Repeat exactly the lines from the one containing "Given the scene" through the last line of the records below, both included, and nothing else.

**Data for processing**:
+--

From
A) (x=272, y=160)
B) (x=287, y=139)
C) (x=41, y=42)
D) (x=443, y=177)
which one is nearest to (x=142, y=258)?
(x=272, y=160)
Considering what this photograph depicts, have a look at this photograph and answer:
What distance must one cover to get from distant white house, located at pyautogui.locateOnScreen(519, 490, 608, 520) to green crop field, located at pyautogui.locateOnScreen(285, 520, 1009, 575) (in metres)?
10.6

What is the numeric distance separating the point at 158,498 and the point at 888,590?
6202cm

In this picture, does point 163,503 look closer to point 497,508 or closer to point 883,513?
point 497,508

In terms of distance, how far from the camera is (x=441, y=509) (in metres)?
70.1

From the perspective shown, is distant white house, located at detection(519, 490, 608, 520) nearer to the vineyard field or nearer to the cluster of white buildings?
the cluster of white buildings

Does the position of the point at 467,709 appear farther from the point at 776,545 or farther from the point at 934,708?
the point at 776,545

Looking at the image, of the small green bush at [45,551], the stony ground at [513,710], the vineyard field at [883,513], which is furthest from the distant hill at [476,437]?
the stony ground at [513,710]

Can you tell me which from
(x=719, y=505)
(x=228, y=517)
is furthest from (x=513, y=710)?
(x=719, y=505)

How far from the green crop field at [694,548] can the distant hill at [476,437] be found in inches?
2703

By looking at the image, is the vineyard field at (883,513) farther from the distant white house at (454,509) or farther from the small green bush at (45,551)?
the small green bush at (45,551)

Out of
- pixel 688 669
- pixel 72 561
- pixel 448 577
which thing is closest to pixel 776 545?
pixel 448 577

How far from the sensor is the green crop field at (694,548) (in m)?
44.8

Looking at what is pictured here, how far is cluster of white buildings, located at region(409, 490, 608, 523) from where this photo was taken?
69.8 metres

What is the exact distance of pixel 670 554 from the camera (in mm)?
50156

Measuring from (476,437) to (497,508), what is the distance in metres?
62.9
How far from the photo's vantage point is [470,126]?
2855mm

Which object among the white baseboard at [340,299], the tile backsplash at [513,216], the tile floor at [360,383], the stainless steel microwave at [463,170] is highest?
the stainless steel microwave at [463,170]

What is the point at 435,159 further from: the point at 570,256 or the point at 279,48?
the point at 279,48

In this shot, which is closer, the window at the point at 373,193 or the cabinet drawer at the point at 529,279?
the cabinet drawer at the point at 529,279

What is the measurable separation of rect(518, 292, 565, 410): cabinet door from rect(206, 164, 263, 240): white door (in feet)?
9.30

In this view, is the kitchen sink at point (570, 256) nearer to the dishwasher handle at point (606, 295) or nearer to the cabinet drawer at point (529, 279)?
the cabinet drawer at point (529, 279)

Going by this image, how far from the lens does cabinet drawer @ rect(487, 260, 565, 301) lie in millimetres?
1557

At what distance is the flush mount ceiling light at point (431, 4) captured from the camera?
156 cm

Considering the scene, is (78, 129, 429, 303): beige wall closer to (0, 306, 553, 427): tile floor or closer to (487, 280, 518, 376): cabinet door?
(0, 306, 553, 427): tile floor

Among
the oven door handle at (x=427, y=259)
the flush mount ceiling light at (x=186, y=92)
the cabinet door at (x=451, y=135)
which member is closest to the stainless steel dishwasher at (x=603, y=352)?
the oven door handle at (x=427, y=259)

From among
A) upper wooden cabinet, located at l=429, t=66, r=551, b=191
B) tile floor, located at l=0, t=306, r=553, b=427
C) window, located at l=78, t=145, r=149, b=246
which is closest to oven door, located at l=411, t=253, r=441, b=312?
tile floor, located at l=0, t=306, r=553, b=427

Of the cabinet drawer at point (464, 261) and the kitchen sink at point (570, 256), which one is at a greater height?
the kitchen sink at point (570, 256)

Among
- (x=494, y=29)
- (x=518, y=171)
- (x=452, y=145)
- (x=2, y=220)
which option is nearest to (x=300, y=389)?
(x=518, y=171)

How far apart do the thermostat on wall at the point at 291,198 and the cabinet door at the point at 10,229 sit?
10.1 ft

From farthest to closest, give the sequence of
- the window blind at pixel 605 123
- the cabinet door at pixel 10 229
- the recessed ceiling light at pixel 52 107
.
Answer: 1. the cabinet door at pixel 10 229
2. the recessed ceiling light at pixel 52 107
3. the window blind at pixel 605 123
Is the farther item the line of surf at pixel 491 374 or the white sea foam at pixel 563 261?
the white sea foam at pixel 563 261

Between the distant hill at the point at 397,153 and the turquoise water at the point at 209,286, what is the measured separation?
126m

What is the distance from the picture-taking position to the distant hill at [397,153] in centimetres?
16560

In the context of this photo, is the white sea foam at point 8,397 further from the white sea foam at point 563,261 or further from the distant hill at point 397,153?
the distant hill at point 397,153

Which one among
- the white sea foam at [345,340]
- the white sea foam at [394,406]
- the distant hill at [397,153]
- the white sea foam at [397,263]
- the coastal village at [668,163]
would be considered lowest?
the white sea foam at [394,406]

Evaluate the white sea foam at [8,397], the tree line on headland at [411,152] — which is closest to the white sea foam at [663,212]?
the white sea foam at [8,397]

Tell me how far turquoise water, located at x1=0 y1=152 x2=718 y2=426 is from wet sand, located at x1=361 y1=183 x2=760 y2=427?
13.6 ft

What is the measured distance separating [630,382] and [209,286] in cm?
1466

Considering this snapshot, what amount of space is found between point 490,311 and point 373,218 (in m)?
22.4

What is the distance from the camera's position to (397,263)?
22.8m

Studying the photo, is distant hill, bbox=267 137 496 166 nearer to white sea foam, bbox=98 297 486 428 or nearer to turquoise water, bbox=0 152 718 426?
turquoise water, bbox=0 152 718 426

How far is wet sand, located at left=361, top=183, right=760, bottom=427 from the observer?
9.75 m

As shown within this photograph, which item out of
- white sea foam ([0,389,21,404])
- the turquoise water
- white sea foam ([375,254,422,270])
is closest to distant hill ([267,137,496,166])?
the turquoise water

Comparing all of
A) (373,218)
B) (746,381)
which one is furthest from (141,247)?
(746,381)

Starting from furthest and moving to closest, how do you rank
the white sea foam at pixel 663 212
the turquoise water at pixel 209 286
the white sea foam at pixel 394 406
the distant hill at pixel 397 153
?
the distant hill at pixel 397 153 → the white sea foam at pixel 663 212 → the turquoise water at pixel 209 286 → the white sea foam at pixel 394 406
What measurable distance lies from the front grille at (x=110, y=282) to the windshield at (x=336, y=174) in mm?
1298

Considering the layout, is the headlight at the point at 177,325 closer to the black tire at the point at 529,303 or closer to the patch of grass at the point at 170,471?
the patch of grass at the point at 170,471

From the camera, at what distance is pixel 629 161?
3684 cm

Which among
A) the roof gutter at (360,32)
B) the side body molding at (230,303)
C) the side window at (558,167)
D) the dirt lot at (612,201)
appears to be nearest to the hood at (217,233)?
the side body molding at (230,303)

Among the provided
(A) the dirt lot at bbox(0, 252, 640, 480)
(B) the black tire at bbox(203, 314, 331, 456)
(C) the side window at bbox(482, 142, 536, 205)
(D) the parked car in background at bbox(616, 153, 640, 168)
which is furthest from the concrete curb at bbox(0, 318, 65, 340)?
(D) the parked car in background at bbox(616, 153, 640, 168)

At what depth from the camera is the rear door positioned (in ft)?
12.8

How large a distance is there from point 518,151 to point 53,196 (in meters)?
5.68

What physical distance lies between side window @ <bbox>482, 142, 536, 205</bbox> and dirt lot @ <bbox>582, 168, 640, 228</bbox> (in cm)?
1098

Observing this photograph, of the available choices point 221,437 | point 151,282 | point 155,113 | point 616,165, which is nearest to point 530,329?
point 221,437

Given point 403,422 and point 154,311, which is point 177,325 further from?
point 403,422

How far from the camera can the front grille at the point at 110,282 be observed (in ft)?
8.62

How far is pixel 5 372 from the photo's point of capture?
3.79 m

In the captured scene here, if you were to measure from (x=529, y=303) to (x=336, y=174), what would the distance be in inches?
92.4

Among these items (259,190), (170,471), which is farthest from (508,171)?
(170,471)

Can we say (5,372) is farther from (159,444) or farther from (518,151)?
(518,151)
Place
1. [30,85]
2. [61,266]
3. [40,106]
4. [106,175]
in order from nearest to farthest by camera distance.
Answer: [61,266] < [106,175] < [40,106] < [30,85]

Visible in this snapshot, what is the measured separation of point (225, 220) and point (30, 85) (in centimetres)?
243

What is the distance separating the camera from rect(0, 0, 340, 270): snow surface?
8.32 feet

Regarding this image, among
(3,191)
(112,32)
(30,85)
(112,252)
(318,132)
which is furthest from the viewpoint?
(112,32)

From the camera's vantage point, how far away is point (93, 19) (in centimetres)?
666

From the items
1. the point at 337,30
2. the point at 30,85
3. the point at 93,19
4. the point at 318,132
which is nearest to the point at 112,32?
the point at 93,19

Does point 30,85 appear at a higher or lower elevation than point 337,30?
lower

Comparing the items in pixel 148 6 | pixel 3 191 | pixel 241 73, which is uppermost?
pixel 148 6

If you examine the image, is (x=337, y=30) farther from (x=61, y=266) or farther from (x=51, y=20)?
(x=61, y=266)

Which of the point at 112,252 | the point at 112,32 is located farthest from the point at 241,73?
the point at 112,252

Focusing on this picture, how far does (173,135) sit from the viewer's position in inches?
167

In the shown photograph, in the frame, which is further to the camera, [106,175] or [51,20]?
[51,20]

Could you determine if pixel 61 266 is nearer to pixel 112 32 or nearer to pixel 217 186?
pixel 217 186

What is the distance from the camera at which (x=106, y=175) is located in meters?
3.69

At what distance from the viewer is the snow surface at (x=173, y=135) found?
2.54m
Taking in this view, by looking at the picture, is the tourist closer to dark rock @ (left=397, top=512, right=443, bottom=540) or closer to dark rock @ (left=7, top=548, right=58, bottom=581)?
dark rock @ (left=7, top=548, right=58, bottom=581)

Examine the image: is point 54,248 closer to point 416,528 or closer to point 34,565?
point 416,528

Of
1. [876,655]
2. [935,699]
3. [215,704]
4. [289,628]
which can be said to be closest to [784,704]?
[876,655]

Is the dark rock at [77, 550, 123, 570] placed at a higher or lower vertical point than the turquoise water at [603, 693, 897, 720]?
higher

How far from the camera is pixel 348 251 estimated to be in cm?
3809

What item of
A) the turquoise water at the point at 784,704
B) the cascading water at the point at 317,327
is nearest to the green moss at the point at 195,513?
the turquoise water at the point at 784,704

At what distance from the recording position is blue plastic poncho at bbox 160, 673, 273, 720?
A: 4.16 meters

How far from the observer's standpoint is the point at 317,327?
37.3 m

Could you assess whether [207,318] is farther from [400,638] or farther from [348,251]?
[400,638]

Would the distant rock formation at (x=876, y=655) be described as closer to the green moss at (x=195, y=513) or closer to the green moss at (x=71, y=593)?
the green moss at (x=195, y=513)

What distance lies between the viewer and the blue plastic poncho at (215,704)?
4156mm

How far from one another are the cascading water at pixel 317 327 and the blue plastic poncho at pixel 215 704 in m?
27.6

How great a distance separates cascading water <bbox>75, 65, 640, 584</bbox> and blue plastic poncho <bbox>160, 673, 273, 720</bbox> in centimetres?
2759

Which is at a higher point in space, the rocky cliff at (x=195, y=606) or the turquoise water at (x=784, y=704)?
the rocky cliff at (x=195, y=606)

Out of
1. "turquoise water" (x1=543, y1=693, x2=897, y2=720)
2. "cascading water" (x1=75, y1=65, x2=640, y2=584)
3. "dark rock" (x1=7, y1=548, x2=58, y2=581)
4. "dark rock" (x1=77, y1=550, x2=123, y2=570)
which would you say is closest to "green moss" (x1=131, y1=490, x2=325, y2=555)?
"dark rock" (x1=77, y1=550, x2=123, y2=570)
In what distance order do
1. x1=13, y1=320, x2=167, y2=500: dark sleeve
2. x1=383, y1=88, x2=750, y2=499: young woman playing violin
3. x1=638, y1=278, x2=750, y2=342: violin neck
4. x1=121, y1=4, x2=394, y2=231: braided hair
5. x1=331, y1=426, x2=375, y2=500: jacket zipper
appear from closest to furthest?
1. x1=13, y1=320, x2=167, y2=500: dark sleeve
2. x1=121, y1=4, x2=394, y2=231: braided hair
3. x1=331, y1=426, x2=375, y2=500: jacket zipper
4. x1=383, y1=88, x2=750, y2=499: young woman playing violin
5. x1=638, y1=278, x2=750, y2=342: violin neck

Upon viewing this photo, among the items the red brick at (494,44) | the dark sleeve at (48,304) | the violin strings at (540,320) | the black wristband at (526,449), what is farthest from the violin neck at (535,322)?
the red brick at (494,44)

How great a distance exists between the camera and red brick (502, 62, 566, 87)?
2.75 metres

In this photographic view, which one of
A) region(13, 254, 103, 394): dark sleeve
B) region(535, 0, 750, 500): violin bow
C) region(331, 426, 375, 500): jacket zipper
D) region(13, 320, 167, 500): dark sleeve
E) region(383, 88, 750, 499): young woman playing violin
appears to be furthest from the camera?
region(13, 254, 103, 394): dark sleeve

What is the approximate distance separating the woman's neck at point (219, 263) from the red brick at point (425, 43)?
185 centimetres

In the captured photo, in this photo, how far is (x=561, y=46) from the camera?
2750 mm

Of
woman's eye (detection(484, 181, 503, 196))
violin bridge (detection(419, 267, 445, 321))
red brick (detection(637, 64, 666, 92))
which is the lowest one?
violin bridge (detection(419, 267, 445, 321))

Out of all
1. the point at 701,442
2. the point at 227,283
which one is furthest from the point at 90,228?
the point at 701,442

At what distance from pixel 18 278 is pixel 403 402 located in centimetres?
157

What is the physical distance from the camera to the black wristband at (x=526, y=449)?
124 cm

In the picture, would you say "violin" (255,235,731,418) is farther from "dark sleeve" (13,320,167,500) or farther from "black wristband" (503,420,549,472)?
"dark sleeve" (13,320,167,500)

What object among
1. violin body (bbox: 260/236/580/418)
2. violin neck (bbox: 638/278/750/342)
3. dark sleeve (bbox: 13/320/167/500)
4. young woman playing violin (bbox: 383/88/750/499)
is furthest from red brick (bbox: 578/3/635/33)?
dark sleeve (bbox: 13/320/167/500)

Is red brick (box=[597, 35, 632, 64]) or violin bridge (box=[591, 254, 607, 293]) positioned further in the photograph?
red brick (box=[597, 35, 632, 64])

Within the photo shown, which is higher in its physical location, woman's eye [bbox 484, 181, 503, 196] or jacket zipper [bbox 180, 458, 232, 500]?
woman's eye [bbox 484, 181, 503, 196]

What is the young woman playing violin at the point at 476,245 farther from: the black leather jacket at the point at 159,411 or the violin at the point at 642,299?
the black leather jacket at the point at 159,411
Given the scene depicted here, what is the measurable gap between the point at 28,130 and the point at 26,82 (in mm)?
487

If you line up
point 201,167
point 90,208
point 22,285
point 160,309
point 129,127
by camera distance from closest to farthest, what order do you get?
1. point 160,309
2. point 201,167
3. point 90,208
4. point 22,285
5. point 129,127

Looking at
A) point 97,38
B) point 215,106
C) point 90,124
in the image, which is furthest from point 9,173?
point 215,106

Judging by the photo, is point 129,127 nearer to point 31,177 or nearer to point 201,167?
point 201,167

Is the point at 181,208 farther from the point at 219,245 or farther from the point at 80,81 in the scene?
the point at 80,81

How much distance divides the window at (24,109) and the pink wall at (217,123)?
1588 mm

+--

**Finished answer**:
Given the scene depicted here, what is the measurable gap between the point at 28,130 and the point at 26,82 (in mm)?
487

If you line up
point 201,167
point 90,208
point 22,285
point 160,309
point 129,127
by camera distance from closest to farthest, what order do you get?
1. point 160,309
2. point 201,167
3. point 90,208
4. point 22,285
5. point 129,127

Looking at
A) point 97,38
B) point 215,106
C) point 90,124
in the image, which is furthest from point 9,173?
point 215,106

Judging by the photo, is point 129,127 nearer to point 31,177 or nearer to point 201,167?
point 201,167

Is the point at 181,208 farther from the point at 219,245 or farther from the point at 80,81 in the scene?
the point at 80,81

How much distance divides the window at (24,109) and the pink wall at (217,123)?
1588 mm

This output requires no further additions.